Insulin dependent diabetes mellitus is stated to be an autoimmune disease that begins early in a child's life. Lupus, fibromyalgia, rheumatoid arthritis, rosacea and many other diseases are now thought to be autoimmune. What about SIDS? Would it be logical to consider that, if normal breathing passages are congested, an infant might have difficulty breathing, if not stop breathing altogether? What if the brain of the infant or fetus is developing critical neuronal pathways during an allergic reaction? Is it remotely possible that the normal brain patterns or connections might be disrupted and result in obsessive/compulsive behaviors, ADD or dyslexia?

A study published in the American Journal of Psychiatry (Feb. 1998) discusses pediatric autoimmune, neuropsychiatric disorders (including obsessive-compulsive disorders and others) in fifty pediatric patients.

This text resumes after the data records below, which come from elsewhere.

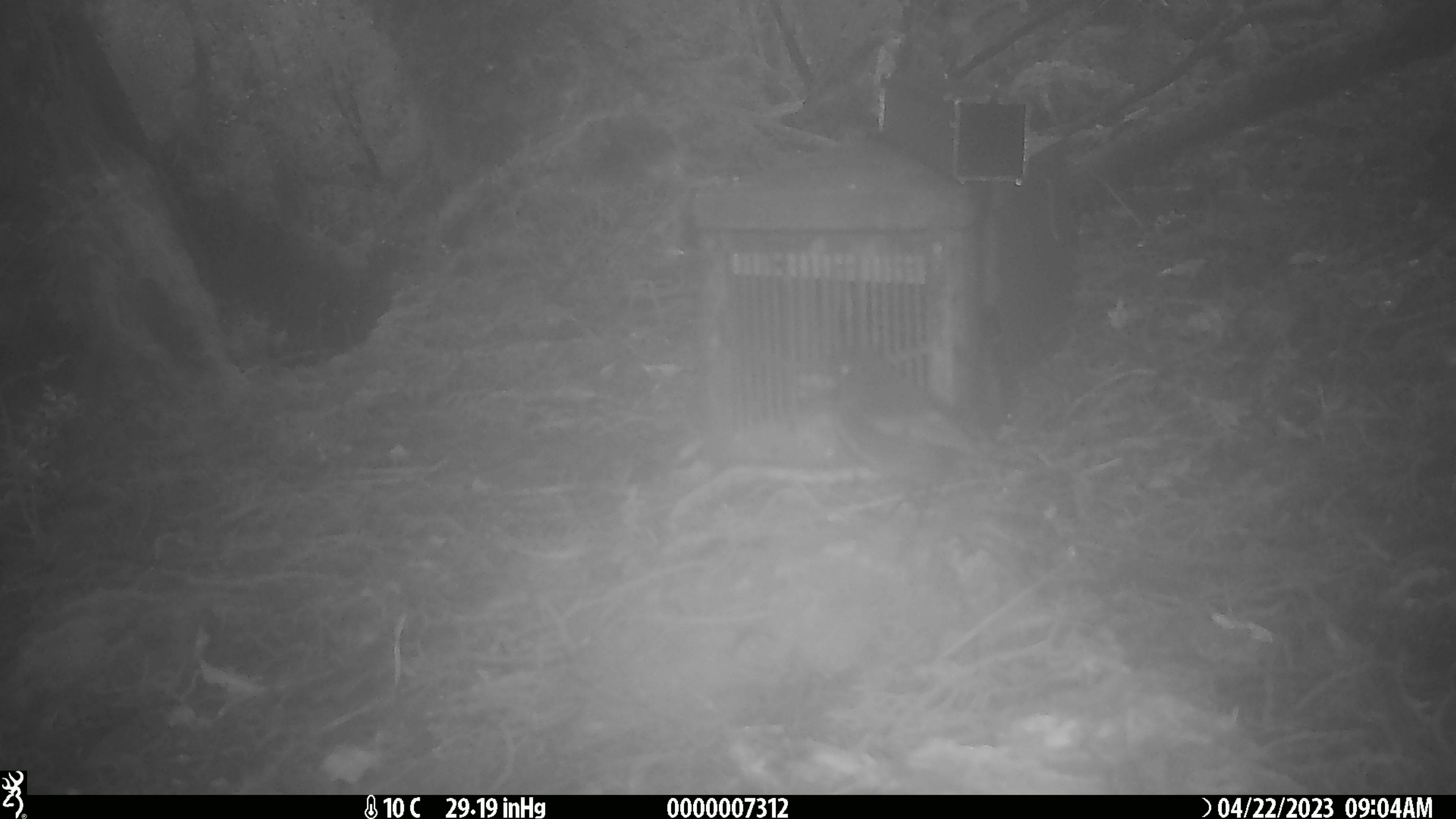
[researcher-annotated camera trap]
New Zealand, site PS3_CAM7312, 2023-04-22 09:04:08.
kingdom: Animalia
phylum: Chordata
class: Aves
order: Passeriformes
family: Petroicidae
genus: Petroica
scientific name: Petroica australis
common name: new zealand robin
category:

Another author's opinion is that significant challenges to an immature immune system could cause an "over-reaction" which sensitizes the system to over-respond to many otherwise normal protein antigens, explaining lifetime allergies.

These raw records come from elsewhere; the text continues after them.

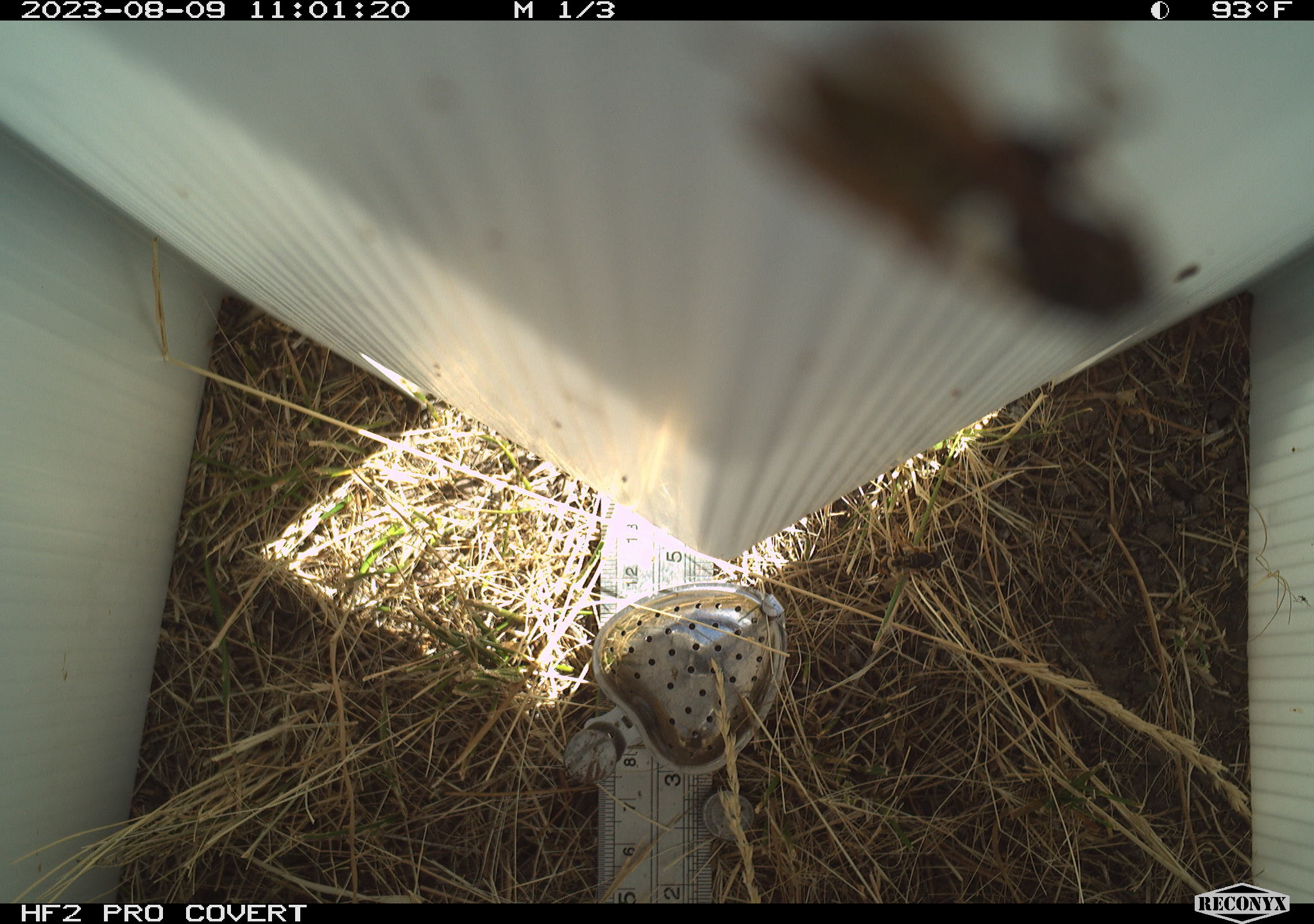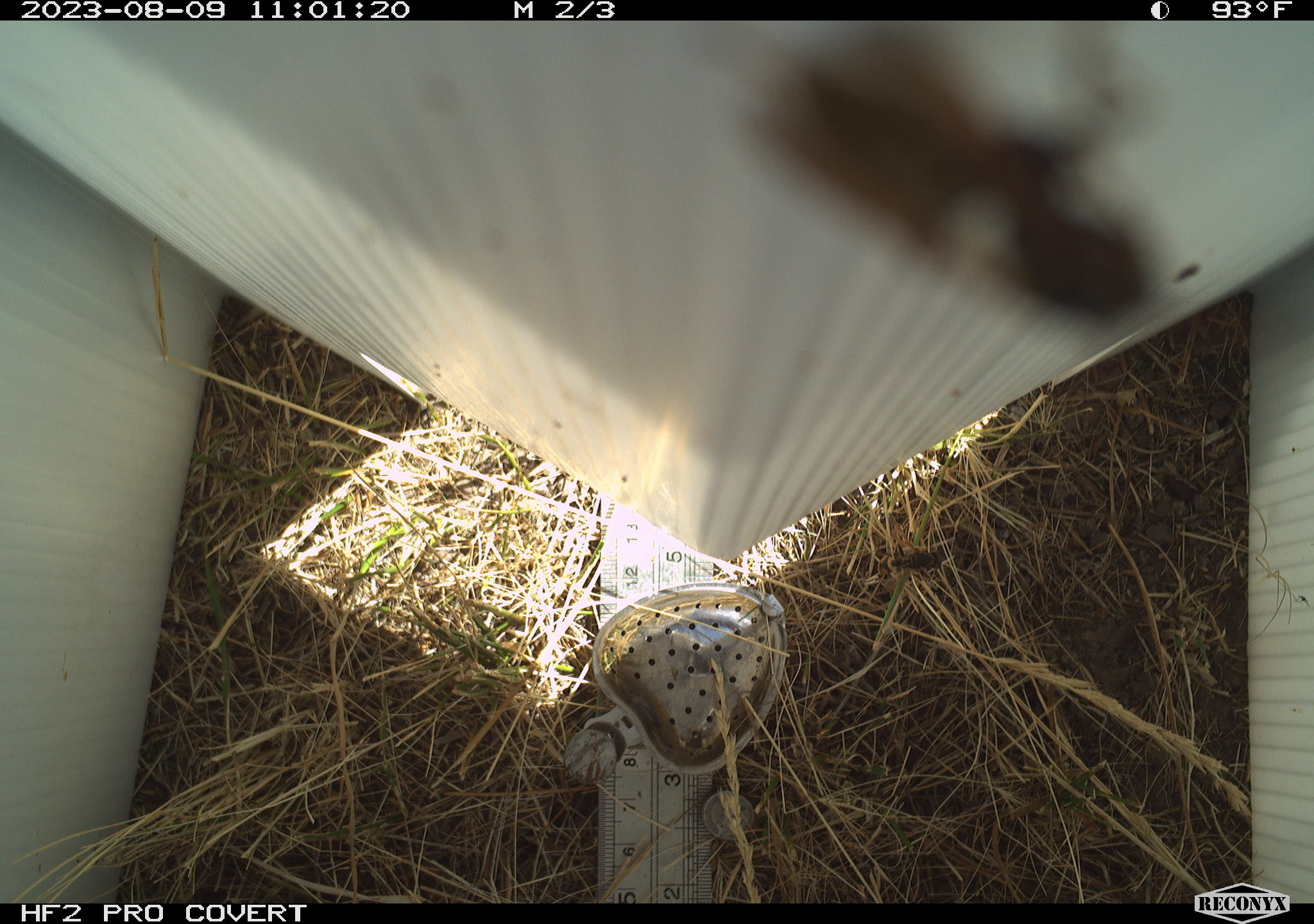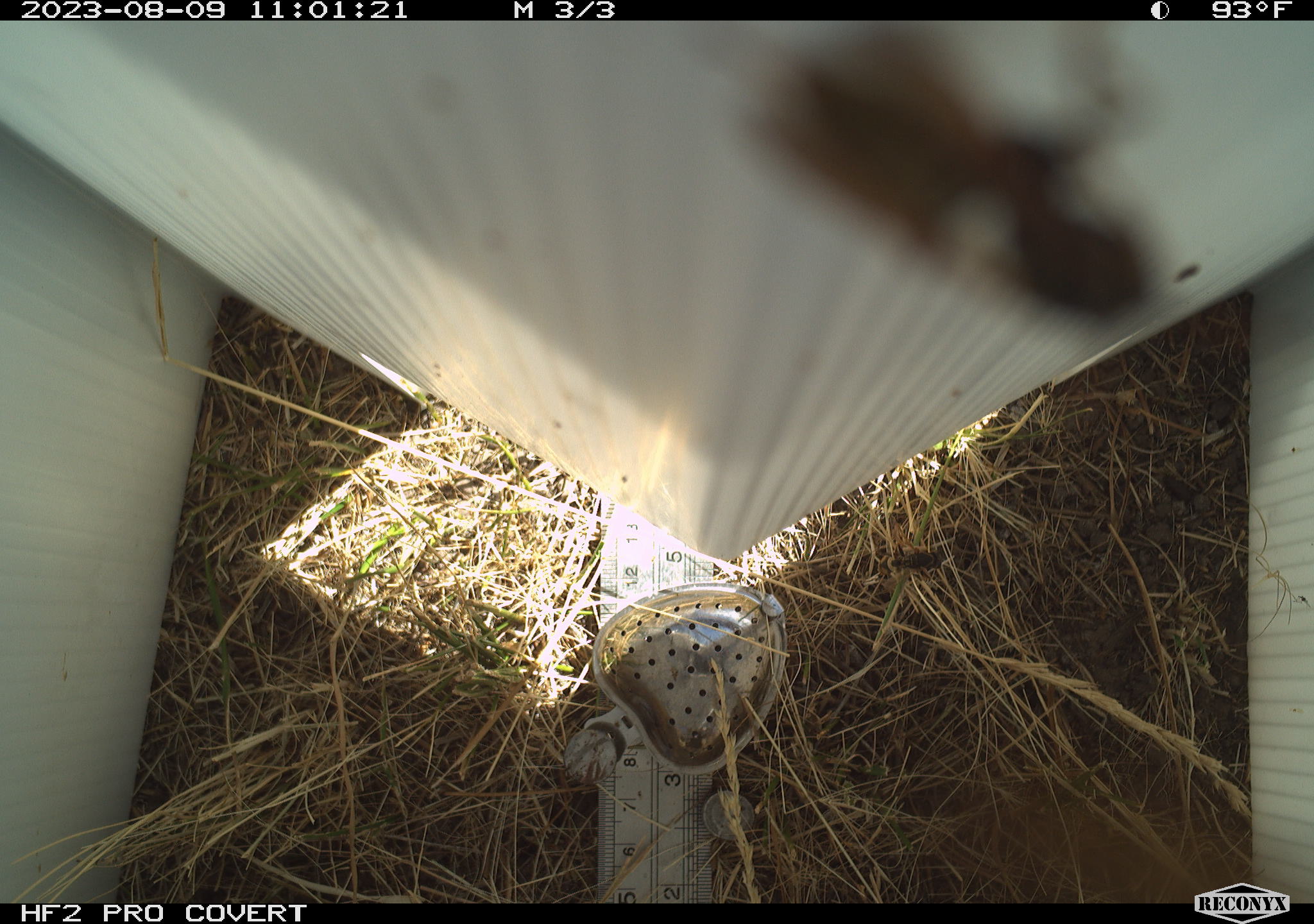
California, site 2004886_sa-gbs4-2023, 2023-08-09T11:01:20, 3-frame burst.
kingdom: Animalia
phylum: Arthropoda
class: Insecta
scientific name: Insecta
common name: insect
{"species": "insect (Insecta)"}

In addition, all the systems and chemicals that are activated during such an immune response can and do have an impact on both developing and mature tissues and systems. Consideration for minimizing allergies, colic, congestion, mouth breathing or ear infections in infants, would be more than enough motivation for parents to consider reducing or eliminating the foods that may impact their infants and children. In addition, there are other possibilities, which should motivate concerned parents to consider early infant allergies, their cause and cure.

What to do? Allergy (sensitivity) tests are only about 50% accurate and, as such, do not provide adequate information upon which to depend. Although elimination diets seem difficult and frustrating, they become the direction of choice, certainly before surgery for ear tubes or tonsillectomies. A simplified approach would be for parents to closely observe how their baby is doing (even in utero). Fussing, colicky babies or babies with eczema, nasal congestion, constipation, diarrhea, blood in the stools or babies who throw up (gastroesophageal reflux) should all be suspected of having an allergic reaction.

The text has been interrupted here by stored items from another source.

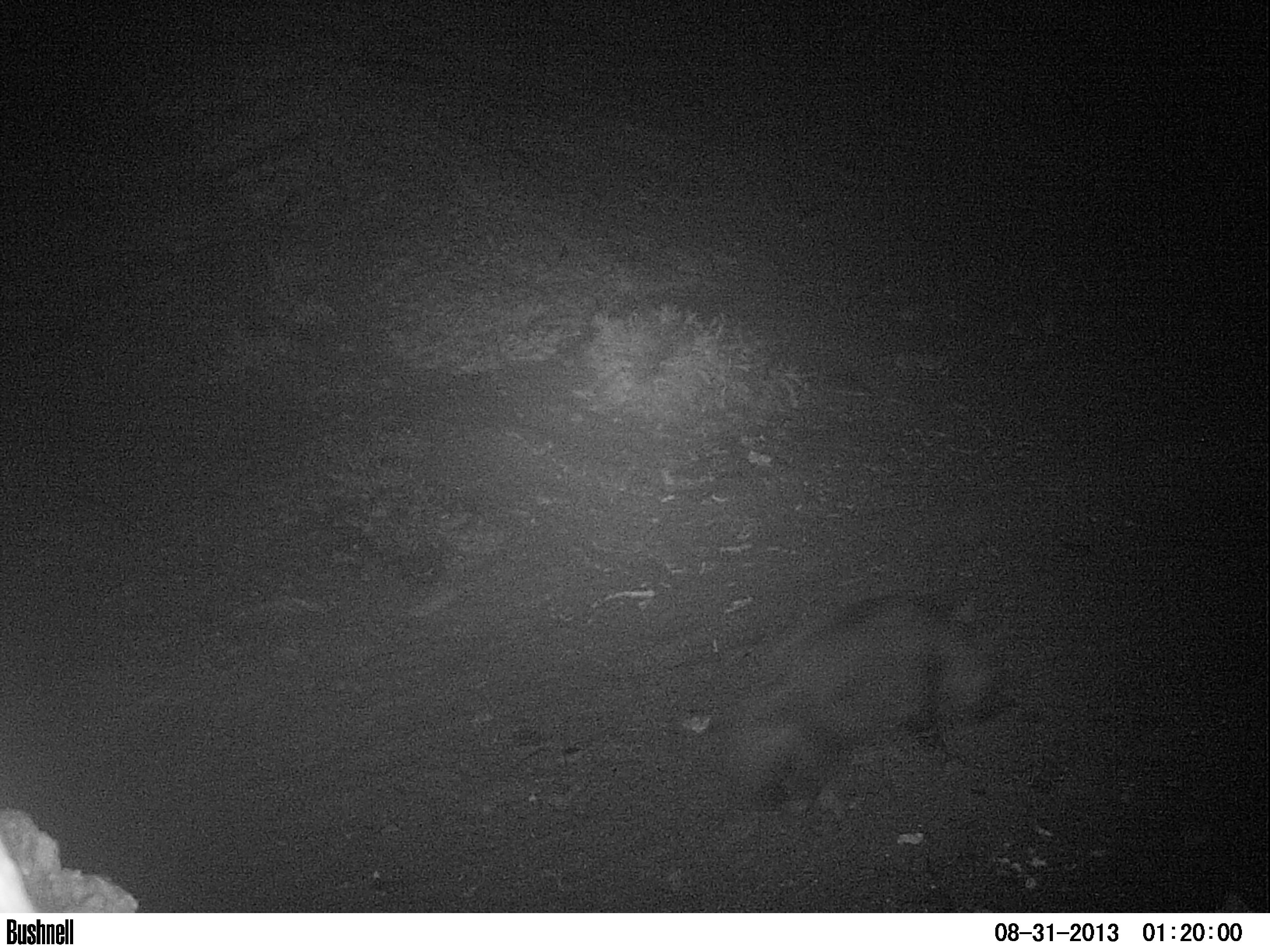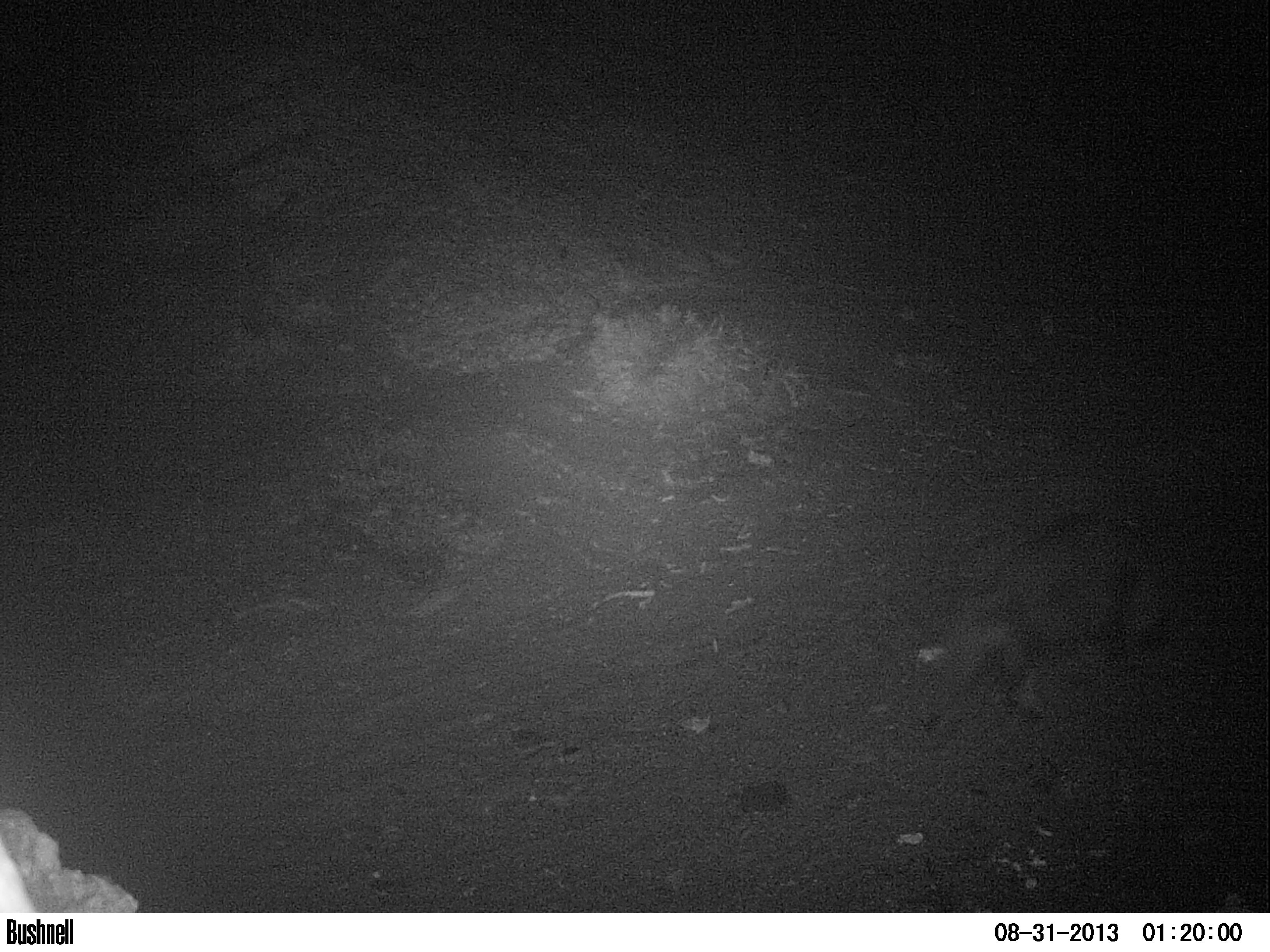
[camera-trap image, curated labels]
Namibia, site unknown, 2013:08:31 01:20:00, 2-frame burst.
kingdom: Animalia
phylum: Chordata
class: Mammalia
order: Carnivora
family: Hyaenidae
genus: Parahyaena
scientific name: Parahyaena brunnea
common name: brown hyena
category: hyaena brunnea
Hyaena brunnea (brown hyena) (Parahyaena brunnea).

The first step would be to consider what the baby ingested from just minutes, up to twenty-four hours prior to the reaction. The most common allergenic foods are dairy products, egg whites, wheat, peanuts, soy, and nuts. Some nutrition textbooks state not to give dairy, egg whites or wheat to an infant until age one. If your child has an allergic reaction, begin to suspect substances mentioned: first milk, then egg whites, etc. Be aware that these foods can trigger responses while the baby is in utero as well as when exclusively breast-fed by a mother having consumed these foods. Please note that all children on government breakfast and lunch programs are mandated to drink milk. They must have a note from their doctor in order to avoid drinking milk because of this mandated milk program.

Elimination diets must be just that, elimination, not reduction. An allergic reaction can occur with minute amounts or be triggered by larger and repeated exposures. To rid the system of potential antigens, it takes from four to fourteen days. Most symptoms will diminish within the first week. One of the best indicators of nasal congestion is to observe the child's breathing pattern while he/she is sleeping before and during elimination of the specific food. Easier breathing patterns will be obvious. If the reaction involves the GI tract, there will be less colic, reflux, diarrhea, constipation, bed-wetting, blood in the stools, etc. If eczema is the observed allergic reaction, then it will begin to clear. Watch for any changes and always question behavior or tissue reaction, as it may be a response to what the baby had been exposed.

Just like computers, "garbage in, garbage out." At the very least, our children deserve consideration for the possibilities of early infancy allergies. There is nothing to lose and so much to gain in improving your children's quality of life!